In the December 1926 issue of The Crisis, Du Bois titled his Christmas reflection “Peace.” And the cover that month featured an Aaron Douglas piece titled “And there were in the same country shepherds abiding in the fields.”
Taking his text from Luke 2, out of which the traditional Christmas story comes, Du Bois rewrote the biblical text to fit an early twentieth century context—where life intersected with labor, war, greed, technology, internationalism, wealth, and poverty.

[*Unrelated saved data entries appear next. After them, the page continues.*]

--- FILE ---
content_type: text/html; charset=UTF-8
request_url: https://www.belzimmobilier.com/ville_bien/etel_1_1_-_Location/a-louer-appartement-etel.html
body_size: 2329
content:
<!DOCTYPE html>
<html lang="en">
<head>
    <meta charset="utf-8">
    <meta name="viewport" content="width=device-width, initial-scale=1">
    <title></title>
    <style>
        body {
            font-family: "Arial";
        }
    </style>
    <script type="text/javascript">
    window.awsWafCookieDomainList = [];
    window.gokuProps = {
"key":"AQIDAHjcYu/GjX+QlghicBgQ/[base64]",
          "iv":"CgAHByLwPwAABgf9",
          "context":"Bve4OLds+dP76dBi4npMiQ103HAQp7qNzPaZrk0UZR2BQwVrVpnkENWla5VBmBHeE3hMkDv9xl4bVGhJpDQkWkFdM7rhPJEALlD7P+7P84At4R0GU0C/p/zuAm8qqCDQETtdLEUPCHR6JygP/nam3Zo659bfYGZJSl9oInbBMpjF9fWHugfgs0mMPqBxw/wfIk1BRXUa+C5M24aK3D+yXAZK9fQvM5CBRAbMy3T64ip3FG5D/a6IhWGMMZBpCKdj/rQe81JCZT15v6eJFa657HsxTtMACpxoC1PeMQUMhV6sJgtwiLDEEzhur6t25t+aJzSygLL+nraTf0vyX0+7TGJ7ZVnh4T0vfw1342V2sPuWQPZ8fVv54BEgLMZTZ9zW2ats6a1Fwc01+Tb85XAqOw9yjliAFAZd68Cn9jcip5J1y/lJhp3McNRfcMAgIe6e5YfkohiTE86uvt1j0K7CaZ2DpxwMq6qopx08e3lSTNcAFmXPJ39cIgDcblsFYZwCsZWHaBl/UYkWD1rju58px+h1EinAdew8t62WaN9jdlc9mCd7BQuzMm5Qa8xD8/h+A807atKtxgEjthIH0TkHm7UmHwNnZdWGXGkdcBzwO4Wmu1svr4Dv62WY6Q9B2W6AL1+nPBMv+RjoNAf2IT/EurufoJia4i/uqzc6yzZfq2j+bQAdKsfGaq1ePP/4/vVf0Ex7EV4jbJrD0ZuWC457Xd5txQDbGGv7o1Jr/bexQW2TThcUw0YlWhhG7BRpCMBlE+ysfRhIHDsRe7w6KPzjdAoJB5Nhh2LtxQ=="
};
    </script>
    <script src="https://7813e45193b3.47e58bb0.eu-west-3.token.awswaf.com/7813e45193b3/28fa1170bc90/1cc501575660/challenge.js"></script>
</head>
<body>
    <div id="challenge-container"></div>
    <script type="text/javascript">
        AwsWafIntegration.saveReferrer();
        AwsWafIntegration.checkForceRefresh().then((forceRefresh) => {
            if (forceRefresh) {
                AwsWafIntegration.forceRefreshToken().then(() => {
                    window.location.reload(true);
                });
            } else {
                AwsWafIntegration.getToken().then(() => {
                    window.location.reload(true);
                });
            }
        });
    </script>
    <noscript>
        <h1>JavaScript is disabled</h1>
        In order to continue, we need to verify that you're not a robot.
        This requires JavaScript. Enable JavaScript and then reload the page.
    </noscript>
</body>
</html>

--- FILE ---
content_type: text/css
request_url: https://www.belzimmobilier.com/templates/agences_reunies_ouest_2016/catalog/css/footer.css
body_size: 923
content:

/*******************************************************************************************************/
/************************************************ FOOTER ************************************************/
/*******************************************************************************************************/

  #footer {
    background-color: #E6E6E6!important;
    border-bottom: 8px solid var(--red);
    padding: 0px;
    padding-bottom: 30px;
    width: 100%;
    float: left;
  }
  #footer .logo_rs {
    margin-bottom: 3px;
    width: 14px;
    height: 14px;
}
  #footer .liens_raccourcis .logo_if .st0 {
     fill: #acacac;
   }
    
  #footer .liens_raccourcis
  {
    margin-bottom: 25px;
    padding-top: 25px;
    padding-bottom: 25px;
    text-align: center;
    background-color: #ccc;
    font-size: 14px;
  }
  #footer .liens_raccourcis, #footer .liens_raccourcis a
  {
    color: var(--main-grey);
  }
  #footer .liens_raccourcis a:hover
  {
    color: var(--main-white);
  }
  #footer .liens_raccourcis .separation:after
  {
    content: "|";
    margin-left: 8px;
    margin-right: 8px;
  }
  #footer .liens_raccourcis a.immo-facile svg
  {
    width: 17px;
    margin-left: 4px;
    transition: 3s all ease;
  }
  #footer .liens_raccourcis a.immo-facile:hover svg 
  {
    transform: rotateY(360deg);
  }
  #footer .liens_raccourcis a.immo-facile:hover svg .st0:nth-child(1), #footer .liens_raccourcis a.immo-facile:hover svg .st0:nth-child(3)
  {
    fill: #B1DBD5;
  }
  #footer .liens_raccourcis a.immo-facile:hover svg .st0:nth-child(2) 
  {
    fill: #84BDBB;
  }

The story, of course, begins with shepherds keeping watch over their flocks in the fields at night, “ignorant, black and striving shepherds—poor silly sheep all a-crying, in the gloom; field of harm and hunger.” Du Bois customarily wrote of striving black souls hard at work, and in the next moment the Angel of the Lord showed up to announce the good news of the Savior’s birth. “And lo, the angel of the Lord, Mahatma Gandhi, came upon them, brown and poor and the glory of the Lord shone round about them and they were sore afraid.” Universal in scope, the message the Lord’s angel brought “shall be to all people and nations and races and colors…for unto you is born this day in the city of David a Saviour which is Peace.”
And what will be the sign of peace, Du Bois queried, and where will it be? “Ye shall not find Peace in the Palaces and Chancelleries, nor even in the League of Nations and last of all in the Church; but wrapped in swaddling clothes and lying in a manger, down among lowly black folk and brown and yellow and among the poor whites who work.”
In the story the shepherds responded: “War was, is and ever will be,” they cried. “Wealth rules. God is with the big guns and the largest armies; the costliest battleships, the swiftest airplanes and the loudest boasters of superior races.”
Du Bois ends the story with the appearance of a “lone, lean, brown and conquered angel” accompanied with “a multitude of the Heavenly Host praising God and saying, Glory to God in the highest and on earth, Peace!”
Once again, with Du Bois, salvation comes from the brown, black and lowly; the marginalized pronounce peace, forgiveness, wholeness, and redemption.